I got the idea for this blog post from Chuck Weisselberg. We all feel unworthy sometimes to tout what we do as BEST Practices. It’s probably easier to name the poor practices of legal education. So here’s the beginning of my pet peeves :
1) Acceptance of law professors who disparage and show immense disdain for the VERY profession in which their students are preparing to join
2) Allowing the book to define how and what you choose to teach
3) Regurgitating in class what students should have read to prepare for class
4) Creating and supporting false dichotomies between theory and practice, ethics and “thinking like a lawyer,” and professional and personal values.
Please join me in commenting on the WORST PRACTICE scenarios you see in legal education…
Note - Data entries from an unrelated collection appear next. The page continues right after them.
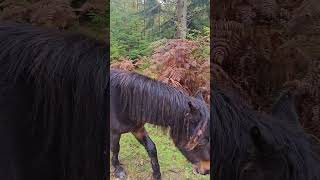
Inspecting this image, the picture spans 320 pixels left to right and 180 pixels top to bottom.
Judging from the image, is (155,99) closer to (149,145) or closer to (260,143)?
(149,145)

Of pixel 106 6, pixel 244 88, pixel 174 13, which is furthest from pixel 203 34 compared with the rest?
pixel 106 6

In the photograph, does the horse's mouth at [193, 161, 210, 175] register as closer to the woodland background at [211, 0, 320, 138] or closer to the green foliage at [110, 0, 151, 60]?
the woodland background at [211, 0, 320, 138]

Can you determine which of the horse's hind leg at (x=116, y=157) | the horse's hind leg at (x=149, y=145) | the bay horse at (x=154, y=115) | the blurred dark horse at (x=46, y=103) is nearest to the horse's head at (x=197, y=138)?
the bay horse at (x=154, y=115)

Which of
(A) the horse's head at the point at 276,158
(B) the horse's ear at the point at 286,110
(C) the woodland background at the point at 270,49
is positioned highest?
(C) the woodland background at the point at 270,49

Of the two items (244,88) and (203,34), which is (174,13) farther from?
(244,88)

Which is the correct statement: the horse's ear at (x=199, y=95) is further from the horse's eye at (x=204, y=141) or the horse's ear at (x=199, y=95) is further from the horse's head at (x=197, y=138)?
the horse's eye at (x=204, y=141)

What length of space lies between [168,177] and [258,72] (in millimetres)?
587

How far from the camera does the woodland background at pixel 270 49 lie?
1.86 m

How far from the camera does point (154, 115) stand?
6.04 feet

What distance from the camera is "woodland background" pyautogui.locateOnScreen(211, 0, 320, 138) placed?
186 cm

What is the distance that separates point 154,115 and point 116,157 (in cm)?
24

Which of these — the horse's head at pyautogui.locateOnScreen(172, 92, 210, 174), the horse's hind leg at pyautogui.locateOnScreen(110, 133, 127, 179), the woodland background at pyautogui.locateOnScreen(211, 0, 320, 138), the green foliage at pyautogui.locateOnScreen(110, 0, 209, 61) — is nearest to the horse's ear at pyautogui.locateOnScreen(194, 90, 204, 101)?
the horse's head at pyautogui.locateOnScreen(172, 92, 210, 174)

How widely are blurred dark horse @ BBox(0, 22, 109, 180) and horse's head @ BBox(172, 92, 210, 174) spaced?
40 cm

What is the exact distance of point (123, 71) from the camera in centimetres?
183
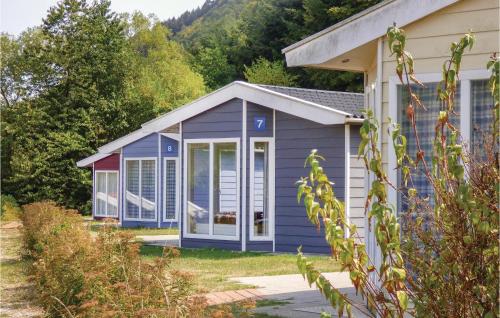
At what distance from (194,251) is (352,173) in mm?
3771

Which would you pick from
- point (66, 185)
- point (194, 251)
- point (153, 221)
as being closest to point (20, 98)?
point (66, 185)

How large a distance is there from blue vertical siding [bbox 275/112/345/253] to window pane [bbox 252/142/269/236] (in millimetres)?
255

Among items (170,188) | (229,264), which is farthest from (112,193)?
(229,264)

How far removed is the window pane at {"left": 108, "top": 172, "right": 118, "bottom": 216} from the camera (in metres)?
28.2

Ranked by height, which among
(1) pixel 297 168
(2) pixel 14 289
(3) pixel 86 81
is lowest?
(2) pixel 14 289

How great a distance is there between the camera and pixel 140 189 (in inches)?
979

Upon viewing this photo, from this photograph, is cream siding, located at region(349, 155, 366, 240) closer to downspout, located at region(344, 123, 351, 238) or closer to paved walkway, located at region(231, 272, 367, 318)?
downspout, located at region(344, 123, 351, 238)

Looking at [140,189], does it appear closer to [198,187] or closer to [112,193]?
[112,193]

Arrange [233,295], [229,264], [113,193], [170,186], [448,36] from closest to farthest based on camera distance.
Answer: [448,36]
[233,295]
[229,264]
[170,186]
[113,193]

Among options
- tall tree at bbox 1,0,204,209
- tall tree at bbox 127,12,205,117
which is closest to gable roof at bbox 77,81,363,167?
tall tree at bbox 1,0,204,209

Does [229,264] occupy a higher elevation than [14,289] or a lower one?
higher

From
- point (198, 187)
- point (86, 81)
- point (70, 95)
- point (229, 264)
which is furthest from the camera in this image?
point (86, 81)

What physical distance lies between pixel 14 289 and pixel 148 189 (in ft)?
44.3

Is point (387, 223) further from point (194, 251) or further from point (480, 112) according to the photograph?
point (194, 251)
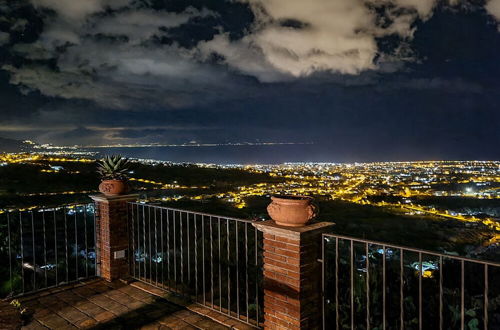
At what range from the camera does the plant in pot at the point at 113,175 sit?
19.1 feet

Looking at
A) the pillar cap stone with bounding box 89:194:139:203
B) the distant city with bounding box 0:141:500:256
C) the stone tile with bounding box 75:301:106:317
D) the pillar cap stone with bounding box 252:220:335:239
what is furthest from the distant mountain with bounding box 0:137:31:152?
the pillar cap stone with bounding box 252:220:335:239

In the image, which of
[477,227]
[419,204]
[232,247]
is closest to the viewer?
[232,247]

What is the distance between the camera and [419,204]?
96.3 ft

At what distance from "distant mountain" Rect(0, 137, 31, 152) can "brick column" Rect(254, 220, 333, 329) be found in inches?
1644

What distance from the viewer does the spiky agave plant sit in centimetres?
594

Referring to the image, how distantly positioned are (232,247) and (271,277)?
4.81m

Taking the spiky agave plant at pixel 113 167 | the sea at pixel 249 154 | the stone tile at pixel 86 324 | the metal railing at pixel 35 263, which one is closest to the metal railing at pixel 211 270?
the spiky agave plant at pixel 113 167

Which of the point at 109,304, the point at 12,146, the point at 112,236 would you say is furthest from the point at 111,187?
the point at 12,146

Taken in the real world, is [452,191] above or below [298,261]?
below

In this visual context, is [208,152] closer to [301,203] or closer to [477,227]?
[477,227]

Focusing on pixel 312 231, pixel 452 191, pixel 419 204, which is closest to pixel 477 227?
pixel 452 191

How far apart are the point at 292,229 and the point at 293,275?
47 centimetres

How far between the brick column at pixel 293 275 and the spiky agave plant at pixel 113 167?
3.55 m

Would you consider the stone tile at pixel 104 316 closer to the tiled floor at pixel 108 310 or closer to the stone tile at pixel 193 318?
the tiled floor at pixel 108 310
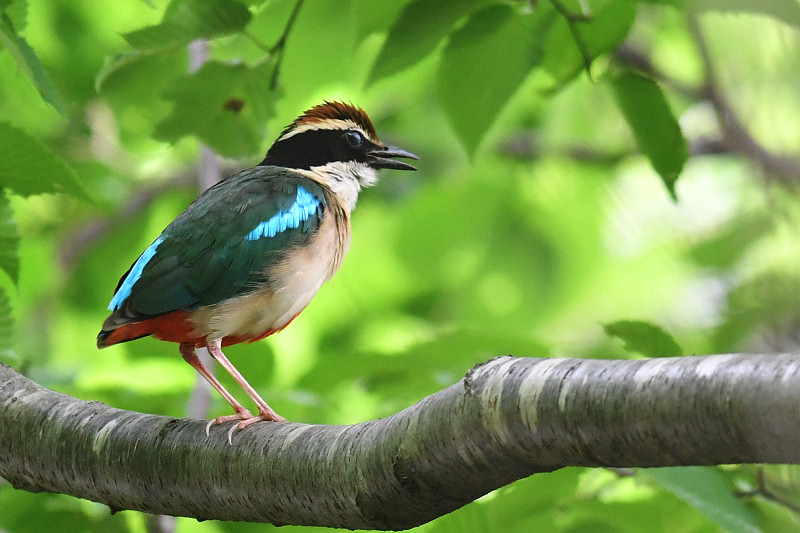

Filed under: Teaching Methodology |
Demeaning students rather than teaching them!
Continuing to grade our students based solely on one exam at the end of the course, with little or no formative assessment during the course.
Lecturing at the front of a class, with eyes closed, and refusing to answer questions.
Failing to realize that students have various different learning styles, and teaching just to the type of learner that the professor is, rather than using a variety of teaching methods.
Failing to show genuine interest in whether the students are learning, by solely lecturing without incorporating discussion, problem solving, or other active learning techniques. I will never forget my corporations professor. He came in to every class with the book, walked up to the podium, opened it up, looked down, and read aloud without projecting his voice or ever looking up. Scintillating! So – I remember the professor quite well, but I don’t remember a thing about the law of corporations.
1. The Socratic method. It needs to go away. While it certainly may encourage students to read cases so they don’t sound stupid in class, it isn’t the best pedagogical method. It is annoying (if not scary) for the “victim” while often more dull than informative to the rest of the class. And, since people are more interested in being ready to answer the questions thrown at them, they don’t fully absorb the material they read. Instead, they find shortcuts to get the answers and don’t remember what they read last week. However, that’s not to say students shouldn’t be involved, but they should want to be involved rather than thinking being involved is necessary evil of law school. The Socratic method makes a positive into a negative…very quickly.
2. Teaching out of a textbook while ignoring real life practice scenarios. The “here’s the law” approach doesn’t help when the law says X and Y, but 95% of practicing attorneys do X and find Y to be absurd for A, B, and C reasons that aren’t in the textbook. The adjuncts teach “real” law while the academic, full time professors tend to teach the “textbook” law.
3. Once a semester tests. Students should be taught the material, given exercises to reinforce the material (with feedback), and be tested at least twice a semester.